PROBLEM REQUIREMENTS
Extract the stretch of rows from the very beginning through the line containing "2.29 metres", and reproduce those lines verbatim.
* Start DATA SHOWN *
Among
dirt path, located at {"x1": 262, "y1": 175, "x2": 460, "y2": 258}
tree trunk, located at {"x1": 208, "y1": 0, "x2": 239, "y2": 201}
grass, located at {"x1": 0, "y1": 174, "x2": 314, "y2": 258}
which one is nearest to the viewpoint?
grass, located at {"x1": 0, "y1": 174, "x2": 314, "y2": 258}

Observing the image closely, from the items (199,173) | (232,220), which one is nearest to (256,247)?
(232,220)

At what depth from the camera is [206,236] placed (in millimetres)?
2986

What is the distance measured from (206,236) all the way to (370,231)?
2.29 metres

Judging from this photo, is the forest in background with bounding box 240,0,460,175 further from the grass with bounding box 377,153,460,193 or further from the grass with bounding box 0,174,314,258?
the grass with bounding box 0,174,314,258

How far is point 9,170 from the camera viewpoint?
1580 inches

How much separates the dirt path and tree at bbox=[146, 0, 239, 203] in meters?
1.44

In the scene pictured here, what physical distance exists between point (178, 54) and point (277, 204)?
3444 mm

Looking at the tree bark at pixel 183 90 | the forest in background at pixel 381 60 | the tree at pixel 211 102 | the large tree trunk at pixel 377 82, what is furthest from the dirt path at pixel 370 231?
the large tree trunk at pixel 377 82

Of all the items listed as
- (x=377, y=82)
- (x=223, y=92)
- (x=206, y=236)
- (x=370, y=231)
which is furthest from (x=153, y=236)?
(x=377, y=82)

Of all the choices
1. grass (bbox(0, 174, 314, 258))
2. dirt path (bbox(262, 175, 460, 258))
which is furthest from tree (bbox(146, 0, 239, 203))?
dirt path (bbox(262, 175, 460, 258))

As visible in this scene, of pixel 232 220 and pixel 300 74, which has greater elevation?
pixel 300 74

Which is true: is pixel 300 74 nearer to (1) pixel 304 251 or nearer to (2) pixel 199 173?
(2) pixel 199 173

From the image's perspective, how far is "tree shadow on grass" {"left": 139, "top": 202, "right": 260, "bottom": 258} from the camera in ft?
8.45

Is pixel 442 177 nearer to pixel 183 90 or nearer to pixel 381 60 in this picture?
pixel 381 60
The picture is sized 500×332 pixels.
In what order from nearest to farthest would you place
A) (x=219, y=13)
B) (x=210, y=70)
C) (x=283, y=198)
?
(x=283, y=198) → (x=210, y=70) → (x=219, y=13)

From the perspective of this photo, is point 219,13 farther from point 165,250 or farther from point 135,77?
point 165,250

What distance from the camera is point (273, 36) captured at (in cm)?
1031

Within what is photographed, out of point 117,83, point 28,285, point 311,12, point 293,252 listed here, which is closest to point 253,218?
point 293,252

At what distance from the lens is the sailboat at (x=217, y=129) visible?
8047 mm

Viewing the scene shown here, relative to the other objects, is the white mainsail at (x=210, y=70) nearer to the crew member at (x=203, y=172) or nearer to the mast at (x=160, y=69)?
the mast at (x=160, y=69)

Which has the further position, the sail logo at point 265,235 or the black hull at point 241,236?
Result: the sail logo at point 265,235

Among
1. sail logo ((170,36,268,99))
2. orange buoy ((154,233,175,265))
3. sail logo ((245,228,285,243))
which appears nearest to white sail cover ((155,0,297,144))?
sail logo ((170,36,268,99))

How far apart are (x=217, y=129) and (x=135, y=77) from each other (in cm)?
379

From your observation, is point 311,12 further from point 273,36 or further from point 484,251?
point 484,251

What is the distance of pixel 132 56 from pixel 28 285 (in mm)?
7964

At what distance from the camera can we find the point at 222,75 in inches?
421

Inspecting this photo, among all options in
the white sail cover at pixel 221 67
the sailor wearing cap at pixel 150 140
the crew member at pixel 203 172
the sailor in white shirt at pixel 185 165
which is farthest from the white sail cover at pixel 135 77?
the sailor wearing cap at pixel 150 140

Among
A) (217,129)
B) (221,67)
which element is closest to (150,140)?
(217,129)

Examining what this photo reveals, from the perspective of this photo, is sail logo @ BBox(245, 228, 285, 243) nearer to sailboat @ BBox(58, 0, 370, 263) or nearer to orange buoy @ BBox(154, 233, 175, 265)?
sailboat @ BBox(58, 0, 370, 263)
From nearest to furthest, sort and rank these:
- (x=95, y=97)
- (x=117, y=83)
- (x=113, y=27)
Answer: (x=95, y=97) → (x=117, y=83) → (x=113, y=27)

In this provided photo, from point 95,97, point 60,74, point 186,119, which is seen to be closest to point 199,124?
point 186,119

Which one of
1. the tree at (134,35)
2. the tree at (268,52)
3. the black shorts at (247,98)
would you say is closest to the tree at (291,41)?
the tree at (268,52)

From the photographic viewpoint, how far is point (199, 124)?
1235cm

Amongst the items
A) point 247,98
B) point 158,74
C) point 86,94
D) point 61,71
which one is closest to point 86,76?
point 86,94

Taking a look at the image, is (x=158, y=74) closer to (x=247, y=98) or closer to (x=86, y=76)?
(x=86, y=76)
* End DATA SHOWN *
FULL RESPONSE
Among
dirt path, located at {"x1": 262, "y1": 175, "x2": 460, "y2": 258}
tree trunk, located at {"x1": 208, "y1": 0, "x2": 239, "y2": 201}
grass, located at {"x1": 0, "y1": 174, "x2": 314, "y2": 258}
which one is nearest to the viewpoint?
grass, located at {"x1": 0, "y1": 174, "x2": 314, "y2": 258}

Observing the image closely, from the items (199,173) | (232,220), which one is nearest to (256,247)?
(232,220)

At what depth from the camera is [206,236] placed (in millimetres)?
2986

What is the distance measured from (206,236) all the way to (370,231)?
2.29 metres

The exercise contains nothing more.